● Document section:
Racial disparities in infant health have persisted for decades, with people of color at increased risk for poor health outcomes, including preterm birth (born before 37 weeks) and low birth weight (less than 5.5 pounds). Both have long-term effects on neurodevelopment, and preterm birth is a leading cause of infant mortality.
In 2019, nearly 450,000 babies were born in California. Some of these new lives were already touched by inequity: preterm birth rates were 67% higher for Black parents than white parents. Latinx and Asian rates were 36% and 11% higher, respectively. Increased rates were also present for term-birth low birth weight: 150% higher for Black; 38% for Latinx and 81% for Asian.
In a new study, researchers examined how neighborhood environments accounted for disparities in infant health outcomes in California’s 2019 birth records data. They measured the impacts of air pollution, drinking water contamination, green space (tree canopy coverage), heat vulnerability and noise. They also looked at the “area deprivation” factor – an aggregate measure of neighborhood income, education, employment and housing quality.
Highlights of their findings included:
- Black/Latinx vs. white disparities were due to area deprivation.
- Air pollution was a significant factor in the Latinx vs. white disparity in term-birth low birth weight.

● Task set:
1. From the infant health passage, reproduce word for word the text starting with "In a new study, researchers" and going on through "low birth weight.".
2. List the neighborhood environmental factors whose impacts the researchers measured, according to the infant health passage.
3. Condense the paragraph of the infant health passage that begins "In a new study" into a short bulleted list that keeps its main facts.

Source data
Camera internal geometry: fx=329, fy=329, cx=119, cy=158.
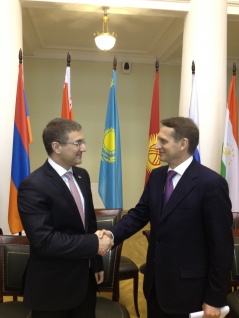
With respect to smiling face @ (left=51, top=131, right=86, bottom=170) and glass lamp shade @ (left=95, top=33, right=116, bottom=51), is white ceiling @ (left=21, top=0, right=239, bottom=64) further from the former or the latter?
smiling face @ (left=51, top=131, right=86, bottom=170)

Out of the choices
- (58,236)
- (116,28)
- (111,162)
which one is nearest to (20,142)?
(111,162)

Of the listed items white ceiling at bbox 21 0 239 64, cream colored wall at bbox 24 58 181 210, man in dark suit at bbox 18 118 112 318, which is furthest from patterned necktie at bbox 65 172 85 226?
cream colored wall at bbox 24 58 181 210

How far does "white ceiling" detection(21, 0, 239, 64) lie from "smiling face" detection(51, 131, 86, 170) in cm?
263

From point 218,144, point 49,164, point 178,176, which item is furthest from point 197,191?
point 218,144

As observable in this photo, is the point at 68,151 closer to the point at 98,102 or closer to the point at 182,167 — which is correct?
the point at 182,167

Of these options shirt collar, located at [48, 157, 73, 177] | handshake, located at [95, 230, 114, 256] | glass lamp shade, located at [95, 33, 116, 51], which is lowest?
handshake, located at [95, 230, 114, 256]

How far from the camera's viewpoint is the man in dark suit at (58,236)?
150cm

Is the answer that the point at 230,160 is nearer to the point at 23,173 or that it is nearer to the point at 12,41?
the point at 23,173

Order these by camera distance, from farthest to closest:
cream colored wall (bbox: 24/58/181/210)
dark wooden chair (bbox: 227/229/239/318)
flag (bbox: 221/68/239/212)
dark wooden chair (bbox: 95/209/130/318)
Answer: cream colored wall (bbox: 24/58/181/210) → flag (bbox: 221/68/239/212) → dark wooden chair (bbox: 227/229/239/318) → dark wooden chair (bbox: 95/209/130/318)

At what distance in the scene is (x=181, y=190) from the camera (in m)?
1.61

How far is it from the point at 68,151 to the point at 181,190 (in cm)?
59

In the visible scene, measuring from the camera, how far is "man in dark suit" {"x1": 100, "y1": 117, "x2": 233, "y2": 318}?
1548 mm

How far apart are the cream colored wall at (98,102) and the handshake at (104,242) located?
4.79m

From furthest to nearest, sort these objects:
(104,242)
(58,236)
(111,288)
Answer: (111,288), (104,242), (58,236)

● Responses for each task:
1.
In a new study, researchers examined how neighborhood environments accounted for disparities in infant health outcomes in California’s 2019 birth records data. They measured the impacts of air pollution, drinking water contamination, green space (tree canopy coverage), heat vulnerability and noise. They also looked at the “area deprivation” factor – an aggregate measure of neighborhood income, education, employment and housing quality.
Highlights of their findings included:
- Black/Latinx vs. white disparities were due to area deprivation.
- Air pollution was a significant factor in the Latinx vs. white disparity in term-birth low birth weight.

2.
- Air pollution
- Drinking water contamination
- Green space (tree canopy coverage)
- Heat vulnerability
- Noise

3.
- Researchers used California's 2019 birth records to examine how neighborhood environments accounted for disparities in infant health outcomes.
- They measured the impacts of air pollution, drinking water contamination, green space (tree canopy coverage), heat vulnerability and noise.
- They also examined "area deprivation," an aggregate measure of neighborhood income, education, employment and housing quality.